Institusi pendidikan tidak lebih dari sebuah pabrik yang bertugas mencetak dan memproduksi tenaga-tenaga kerja terdidik dengan keseragaman pola pikir yang patuh dan tidak kritis. Pabrik ini akan terus-menerus menyesuaikan cetakannya agar “produk-produknya” selalu sesuai dengan permintaan pasar.

Pendidikan Nasional telah gagal mecetak manusia berakhlak profetik, hal ini bisa dilihat darimunculnya kasus siswa yang memukuli guru, misalnya  di Pontianak pada tahun 2017 siswa MTs hantam guru dengan kursi (liputan6.com), ditahun yang sama EY (inisial), murid SMA Negeri Kubu Raya, Kalimantan Barat memukuli guru dengan Kursi (today.len.id), bahkan tahun 2018 lalu di Sampang murid tega menganiaya gurunya hingga tewas (detik.com), dan masih banyak lagi kasus lain yang tersebar di media.

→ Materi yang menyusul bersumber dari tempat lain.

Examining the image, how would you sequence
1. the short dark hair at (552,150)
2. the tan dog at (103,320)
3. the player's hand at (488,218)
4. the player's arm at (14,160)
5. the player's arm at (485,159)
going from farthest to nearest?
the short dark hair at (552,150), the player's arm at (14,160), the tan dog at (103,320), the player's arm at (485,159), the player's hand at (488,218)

Secara keseluruhan, catatan hitam reformasi di Indonesia menunjukkan bahwa masih ada banyak masalah yang harus diatasi di negara ini untuk mencapai masyarakat yang lebih adil, demokratis, dan sejahtera. Tantangan saat ini hingga nanti pemilu 2024 masih tetap sama. Pertanyaan saat ini, pasca adanya kepemimpinan baru nanti mampunkah persoalan-persolan ini dijawab? Apa kah mereka akan tetap jadi kader partai yang manut sama ibu?

Maka, kalau dari saya, selama sistem kita masih liberal dan bertulang punggung pada uang, negeri ini tidak akan meredeka secara utuh, rakyat tidak pernah menjadi rakyat dalam arti yang sesunggugnya, mereka hanya akan jadi alat bagi setan dan iblis berwujud penguasa dan pemodal.

Millenial sebagai suara penentu dalam semua proses pembangunan bangsa, tidak boleh terjebak dalam ruang-ruang politik jangka pendek. Sudah saatnya kita menyiapkan desain mesa depan yang digerakkan secara kolektif dengan melakukan perlawanan secara konsisten dan tanpa jeda. Sebagaimana perlawanan yang dilakukan oleh Rasulullah dalam membumikan Islam yang Rahmatan Lil ‘Alamin. Ada banyak jalan dalam melakukan perlawan, mulalui gerakan kebudayan, gerakan politik secara masif atau gerakan revolusi? Semua menjadi pilihan yang bisa terjadi kapan saja. Api perlawanan harus terus menyala dan tidak boleh padam.